-- START OF Information shown --

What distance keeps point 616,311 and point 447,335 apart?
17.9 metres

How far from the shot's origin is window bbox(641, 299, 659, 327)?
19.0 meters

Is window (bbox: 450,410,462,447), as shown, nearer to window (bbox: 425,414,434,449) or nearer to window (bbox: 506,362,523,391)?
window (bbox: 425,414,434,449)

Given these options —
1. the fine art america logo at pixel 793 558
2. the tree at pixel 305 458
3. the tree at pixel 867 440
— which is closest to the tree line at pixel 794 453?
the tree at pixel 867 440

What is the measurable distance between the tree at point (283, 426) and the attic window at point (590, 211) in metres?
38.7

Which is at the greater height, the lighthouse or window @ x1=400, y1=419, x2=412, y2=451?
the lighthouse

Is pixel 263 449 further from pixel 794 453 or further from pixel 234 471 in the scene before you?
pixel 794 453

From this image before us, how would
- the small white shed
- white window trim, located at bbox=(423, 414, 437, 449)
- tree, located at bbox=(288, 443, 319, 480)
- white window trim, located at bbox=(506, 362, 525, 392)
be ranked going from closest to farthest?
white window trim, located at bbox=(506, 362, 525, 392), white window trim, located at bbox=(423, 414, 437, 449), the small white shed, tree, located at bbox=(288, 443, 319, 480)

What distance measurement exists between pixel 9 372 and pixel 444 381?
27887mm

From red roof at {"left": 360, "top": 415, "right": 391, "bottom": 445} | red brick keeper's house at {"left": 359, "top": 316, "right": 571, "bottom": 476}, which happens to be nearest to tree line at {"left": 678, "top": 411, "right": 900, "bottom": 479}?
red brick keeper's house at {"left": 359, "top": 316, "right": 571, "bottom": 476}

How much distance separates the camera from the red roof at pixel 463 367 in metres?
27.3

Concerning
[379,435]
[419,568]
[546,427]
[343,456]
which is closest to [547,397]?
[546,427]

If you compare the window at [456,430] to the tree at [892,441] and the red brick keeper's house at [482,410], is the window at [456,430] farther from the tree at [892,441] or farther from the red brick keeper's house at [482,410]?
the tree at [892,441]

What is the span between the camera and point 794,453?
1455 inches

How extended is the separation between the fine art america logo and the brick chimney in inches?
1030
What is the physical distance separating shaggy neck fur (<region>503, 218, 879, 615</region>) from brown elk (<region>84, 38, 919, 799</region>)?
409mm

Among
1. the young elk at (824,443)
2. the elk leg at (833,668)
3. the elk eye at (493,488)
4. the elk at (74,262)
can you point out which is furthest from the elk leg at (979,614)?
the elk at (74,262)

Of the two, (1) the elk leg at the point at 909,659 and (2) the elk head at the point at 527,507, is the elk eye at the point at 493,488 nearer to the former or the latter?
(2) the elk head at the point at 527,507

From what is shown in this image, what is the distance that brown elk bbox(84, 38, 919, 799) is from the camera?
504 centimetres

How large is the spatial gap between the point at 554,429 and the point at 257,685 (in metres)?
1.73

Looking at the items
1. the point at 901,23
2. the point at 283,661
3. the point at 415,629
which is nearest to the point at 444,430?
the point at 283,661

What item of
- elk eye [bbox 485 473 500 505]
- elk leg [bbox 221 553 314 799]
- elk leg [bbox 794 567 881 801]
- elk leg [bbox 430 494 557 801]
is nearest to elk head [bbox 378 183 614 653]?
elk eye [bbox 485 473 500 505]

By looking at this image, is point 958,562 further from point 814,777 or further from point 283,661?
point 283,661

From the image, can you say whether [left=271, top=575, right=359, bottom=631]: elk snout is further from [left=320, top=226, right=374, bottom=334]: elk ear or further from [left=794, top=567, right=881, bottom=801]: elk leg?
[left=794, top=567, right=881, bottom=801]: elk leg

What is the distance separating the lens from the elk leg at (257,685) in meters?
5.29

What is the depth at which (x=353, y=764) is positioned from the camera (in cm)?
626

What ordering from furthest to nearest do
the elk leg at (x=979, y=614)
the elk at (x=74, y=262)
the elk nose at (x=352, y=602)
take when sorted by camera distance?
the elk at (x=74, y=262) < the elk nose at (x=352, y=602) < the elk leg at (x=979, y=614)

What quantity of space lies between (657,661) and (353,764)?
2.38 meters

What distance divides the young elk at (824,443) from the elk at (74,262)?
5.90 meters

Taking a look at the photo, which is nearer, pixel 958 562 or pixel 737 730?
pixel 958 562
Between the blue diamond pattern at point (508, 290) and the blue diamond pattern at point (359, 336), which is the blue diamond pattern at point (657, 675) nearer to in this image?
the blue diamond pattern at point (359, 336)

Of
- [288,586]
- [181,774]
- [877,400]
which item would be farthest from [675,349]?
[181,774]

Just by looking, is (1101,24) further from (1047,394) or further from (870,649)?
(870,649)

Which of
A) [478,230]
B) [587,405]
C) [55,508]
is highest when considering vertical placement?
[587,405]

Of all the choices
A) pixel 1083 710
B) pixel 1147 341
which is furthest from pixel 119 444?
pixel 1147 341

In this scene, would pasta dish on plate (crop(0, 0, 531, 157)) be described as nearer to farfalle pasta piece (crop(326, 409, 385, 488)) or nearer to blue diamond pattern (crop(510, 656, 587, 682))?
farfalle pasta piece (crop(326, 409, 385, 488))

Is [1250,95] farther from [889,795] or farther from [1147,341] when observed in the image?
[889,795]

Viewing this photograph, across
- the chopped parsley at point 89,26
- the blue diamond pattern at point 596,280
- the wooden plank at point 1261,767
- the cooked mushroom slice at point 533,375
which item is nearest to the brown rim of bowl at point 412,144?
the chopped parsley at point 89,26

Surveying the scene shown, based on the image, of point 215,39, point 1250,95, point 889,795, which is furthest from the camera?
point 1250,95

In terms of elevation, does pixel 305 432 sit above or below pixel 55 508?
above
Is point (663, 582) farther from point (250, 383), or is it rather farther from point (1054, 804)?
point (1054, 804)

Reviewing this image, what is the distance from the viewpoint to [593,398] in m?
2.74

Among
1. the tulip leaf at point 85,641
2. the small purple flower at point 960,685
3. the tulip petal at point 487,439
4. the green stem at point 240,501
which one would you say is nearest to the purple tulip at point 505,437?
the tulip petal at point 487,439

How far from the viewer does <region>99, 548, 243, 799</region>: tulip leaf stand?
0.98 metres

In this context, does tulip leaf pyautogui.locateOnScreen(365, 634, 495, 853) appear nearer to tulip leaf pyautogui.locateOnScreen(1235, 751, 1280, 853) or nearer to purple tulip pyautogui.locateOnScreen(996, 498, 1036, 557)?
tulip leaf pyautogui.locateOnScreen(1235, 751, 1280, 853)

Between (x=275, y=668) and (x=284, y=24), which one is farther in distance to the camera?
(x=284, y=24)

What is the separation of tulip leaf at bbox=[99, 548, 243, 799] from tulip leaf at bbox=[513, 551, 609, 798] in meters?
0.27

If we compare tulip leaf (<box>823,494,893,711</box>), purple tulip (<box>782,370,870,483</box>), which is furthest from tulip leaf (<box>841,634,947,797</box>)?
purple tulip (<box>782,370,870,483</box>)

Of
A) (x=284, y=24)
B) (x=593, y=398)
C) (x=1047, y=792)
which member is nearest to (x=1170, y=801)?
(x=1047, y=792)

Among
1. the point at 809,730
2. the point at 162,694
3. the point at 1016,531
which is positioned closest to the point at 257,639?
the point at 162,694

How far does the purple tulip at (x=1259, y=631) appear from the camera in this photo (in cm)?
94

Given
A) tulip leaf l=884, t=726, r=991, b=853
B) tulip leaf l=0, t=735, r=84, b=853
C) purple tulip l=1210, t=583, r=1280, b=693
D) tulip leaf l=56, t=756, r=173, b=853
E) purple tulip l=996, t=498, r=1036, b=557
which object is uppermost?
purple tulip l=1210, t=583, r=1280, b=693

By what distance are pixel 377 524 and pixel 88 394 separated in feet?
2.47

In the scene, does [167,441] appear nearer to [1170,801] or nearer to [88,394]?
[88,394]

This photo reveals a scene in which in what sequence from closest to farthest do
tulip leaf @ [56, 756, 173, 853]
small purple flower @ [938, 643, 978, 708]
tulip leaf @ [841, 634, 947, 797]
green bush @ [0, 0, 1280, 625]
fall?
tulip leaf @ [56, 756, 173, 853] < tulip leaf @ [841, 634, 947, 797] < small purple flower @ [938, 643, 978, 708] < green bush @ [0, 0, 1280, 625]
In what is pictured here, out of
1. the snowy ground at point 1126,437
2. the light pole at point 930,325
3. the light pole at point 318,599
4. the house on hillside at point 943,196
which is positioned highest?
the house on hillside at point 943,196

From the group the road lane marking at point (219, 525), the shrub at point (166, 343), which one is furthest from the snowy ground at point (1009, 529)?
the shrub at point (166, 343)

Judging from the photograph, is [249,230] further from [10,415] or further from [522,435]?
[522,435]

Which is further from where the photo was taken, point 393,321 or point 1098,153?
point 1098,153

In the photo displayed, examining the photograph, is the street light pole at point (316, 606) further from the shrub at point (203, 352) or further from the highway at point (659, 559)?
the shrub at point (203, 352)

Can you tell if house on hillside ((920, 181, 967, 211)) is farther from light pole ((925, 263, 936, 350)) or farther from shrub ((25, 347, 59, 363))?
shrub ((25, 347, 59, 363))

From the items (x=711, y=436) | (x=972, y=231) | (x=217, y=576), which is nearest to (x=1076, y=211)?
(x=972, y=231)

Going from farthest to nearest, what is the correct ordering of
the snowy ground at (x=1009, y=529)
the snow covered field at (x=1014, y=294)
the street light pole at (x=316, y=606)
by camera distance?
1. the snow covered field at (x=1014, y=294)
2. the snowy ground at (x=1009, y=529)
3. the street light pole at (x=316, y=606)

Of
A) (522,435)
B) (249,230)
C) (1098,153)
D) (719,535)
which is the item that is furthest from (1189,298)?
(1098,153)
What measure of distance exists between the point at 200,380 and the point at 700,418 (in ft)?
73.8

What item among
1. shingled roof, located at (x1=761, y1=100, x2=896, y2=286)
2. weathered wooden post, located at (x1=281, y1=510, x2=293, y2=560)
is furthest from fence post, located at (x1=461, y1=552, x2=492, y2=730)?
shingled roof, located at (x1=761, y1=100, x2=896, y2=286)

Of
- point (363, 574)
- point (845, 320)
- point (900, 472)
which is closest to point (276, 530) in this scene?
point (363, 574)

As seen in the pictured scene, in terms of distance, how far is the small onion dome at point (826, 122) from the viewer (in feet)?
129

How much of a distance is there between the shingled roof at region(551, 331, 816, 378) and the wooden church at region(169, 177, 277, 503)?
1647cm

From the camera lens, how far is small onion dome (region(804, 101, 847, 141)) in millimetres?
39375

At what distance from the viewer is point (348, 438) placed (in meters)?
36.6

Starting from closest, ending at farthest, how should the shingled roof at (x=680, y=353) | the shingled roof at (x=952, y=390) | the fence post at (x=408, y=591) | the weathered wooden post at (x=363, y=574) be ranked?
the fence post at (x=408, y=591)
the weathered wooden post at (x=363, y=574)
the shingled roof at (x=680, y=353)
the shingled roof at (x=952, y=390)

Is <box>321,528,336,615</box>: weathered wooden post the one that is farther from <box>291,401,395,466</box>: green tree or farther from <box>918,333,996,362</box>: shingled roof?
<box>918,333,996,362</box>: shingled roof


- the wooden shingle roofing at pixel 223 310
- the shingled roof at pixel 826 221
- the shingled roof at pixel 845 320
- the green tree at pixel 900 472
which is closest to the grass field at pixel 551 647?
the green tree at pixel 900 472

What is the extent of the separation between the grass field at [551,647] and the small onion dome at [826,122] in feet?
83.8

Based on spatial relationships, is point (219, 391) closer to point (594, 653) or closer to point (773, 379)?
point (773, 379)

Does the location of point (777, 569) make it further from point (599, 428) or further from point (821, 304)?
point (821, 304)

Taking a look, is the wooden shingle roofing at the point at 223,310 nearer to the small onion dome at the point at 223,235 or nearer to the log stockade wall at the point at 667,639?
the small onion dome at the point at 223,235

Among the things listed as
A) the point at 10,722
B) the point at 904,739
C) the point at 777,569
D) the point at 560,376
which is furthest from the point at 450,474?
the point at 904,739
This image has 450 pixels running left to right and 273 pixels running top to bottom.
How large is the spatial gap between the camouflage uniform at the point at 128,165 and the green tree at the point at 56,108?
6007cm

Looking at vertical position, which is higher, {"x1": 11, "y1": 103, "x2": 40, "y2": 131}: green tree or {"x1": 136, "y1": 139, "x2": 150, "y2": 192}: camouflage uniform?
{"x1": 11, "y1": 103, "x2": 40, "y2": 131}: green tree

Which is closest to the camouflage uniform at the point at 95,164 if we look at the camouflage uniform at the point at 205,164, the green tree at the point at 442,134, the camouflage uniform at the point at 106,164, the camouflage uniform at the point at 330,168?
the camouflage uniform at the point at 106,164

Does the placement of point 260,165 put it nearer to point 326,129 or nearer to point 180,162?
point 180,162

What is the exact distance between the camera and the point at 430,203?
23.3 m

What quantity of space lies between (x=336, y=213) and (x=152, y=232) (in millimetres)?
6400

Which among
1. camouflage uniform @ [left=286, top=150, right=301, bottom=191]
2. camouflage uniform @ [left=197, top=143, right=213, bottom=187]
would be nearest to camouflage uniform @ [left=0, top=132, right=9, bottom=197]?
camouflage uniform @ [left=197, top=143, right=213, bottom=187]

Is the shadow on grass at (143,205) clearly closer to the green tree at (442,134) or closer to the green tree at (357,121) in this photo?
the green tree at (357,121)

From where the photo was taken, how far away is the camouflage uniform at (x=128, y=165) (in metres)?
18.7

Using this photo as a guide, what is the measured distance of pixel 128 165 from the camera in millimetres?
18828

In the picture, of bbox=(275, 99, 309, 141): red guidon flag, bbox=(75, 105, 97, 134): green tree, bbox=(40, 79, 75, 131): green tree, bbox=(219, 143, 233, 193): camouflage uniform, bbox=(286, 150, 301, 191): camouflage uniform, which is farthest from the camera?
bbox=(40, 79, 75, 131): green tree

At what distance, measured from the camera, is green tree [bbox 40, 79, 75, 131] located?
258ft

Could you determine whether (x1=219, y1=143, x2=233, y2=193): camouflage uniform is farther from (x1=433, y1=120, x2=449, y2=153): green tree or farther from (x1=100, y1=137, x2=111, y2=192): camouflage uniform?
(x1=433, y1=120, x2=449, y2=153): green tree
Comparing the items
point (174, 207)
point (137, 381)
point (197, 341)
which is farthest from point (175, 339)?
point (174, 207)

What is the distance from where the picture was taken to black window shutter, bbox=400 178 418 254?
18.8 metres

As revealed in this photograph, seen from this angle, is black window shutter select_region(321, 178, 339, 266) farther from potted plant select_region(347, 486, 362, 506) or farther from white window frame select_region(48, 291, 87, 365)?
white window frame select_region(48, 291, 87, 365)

-- END OF Information shown --

(Exercise prompt) Please lay out the data as a Markdown table with the columns "No." and "Entry", one line per row, beginning at the line containing "Going from farthest" and stopping after the line containing "1. the snow covered field at (x=1014, y=294)". Leave out any blank lines.

(Output for this task)
| No. | Entry |
|---|---|
| 1 | Going from farthest to nearest, what is the correct ordering of |
| 2 | the snowy ground at (x=1009, y=529) |
| 3 | the snow covered field at (x=1014, y=294) |
| 4 | the street light pole at (x=316, y=606) |
| 5 | by camera distance? |
| 6 | 1. the snow covered field at (x=1014, y=294) |